I have the following query, which I have tested on a small data subset, and it seems to work fine:
SELECT
s.*
FROM staging s
LEFT OUTER JOIN users u ON u.msisdn=s.msisdn
WHERE u.msisdn IS NULL
The problem however, is when I try to run this query on the full list of 250k users. It ran for an hour before I stopped it. Is there any way I can optimise this query?
I have started running the query on subsets of the data in staging, but this is horribly manual:
SELECT
s.*
FROM staging s
LEFT OUTER JOIN users u ON u.msisdn=s.msisdn
WHERE u.msisdn IS NULL
LIMIT 0,10000
msisdn is the primary key of the staging table, but it's not the primary key of the table users. I don't know if that is significant however.
Upvotes: 2
Views: 10069
Reputation: 40675
Things you can do to speed up this query:
Upvotes: 1
Reputation: 37803
First, you can see what indices MySQL is using with the EXPLAIN command. Just write EXPLAIN
in front of your query, and the results will show what index (if any) it's using. Presumably if it's that slow on so (relatively) small a data set as 250,000 records, it's not exploiting a very effective index, and you'll be able to see where.

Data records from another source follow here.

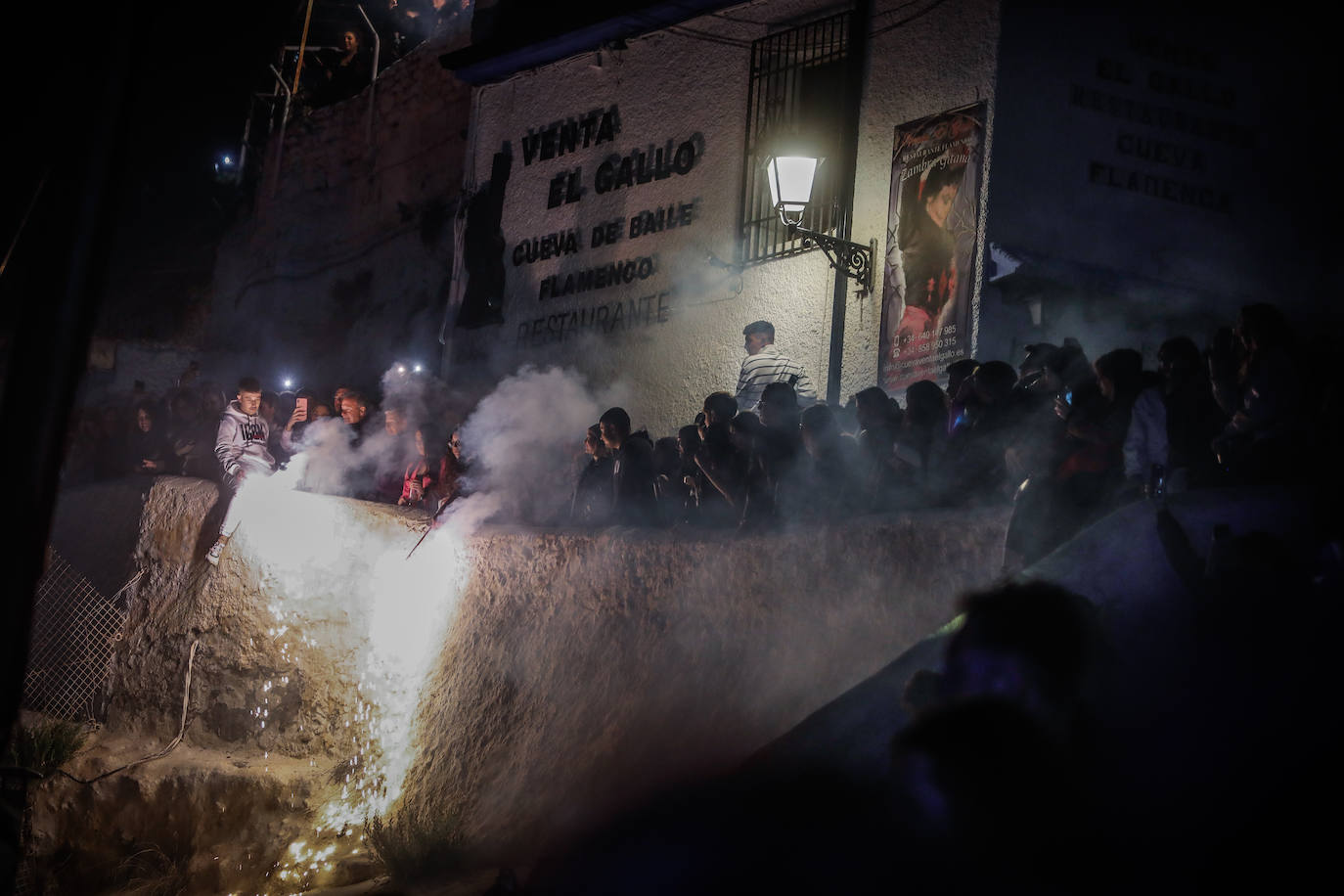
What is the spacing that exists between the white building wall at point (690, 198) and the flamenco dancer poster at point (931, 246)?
A: 0.15 m

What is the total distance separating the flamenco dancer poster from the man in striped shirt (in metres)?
0.72

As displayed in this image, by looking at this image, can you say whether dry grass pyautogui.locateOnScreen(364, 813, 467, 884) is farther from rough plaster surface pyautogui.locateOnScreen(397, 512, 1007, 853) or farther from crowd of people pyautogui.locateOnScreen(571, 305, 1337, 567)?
crowd of people pyautogui.locateOnScreen(571, 305, 1337, 567)

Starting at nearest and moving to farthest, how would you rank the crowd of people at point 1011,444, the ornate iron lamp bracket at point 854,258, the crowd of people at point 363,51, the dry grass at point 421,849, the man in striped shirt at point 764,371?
1. the crowd of people at point 1011,444
2. the dry grass at point 421,849
3. the ornate iron lamp bracket at point 854,258
4. the man in striped shirt at point 764,371
5. the crowd of people at point 363,51

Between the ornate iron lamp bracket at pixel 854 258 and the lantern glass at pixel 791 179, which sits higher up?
the lantern glass at pixel 791 179

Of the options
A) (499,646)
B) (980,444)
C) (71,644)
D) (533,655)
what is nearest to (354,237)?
(71,644)

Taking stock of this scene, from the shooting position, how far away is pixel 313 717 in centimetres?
959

It may also help to rewrite the query as a NOT EXISTS
like so:
SELECT s.* FROM staging s
WHERE NOT EXISTS (SELECT 1 FROM users WHERE users.misdn = s.misdn)
Upvotes: 4
Reputation: 17041
I'm not sure how much quicker this will be, but you can try something like.
select msisdn
from staging
where msisdn not in (select msisdn from users)
Also, make sure that an index exists for the msisdn column in both tables. That should speed things up tremendously.
Upvotes: 0
Reputation: 95113
Put indexes on the msisdn
columns of each table. Since it's not a PK on users
, you'll need to put a non-clustered index on it. That should speed up your query tremendously.
Upvotes: 1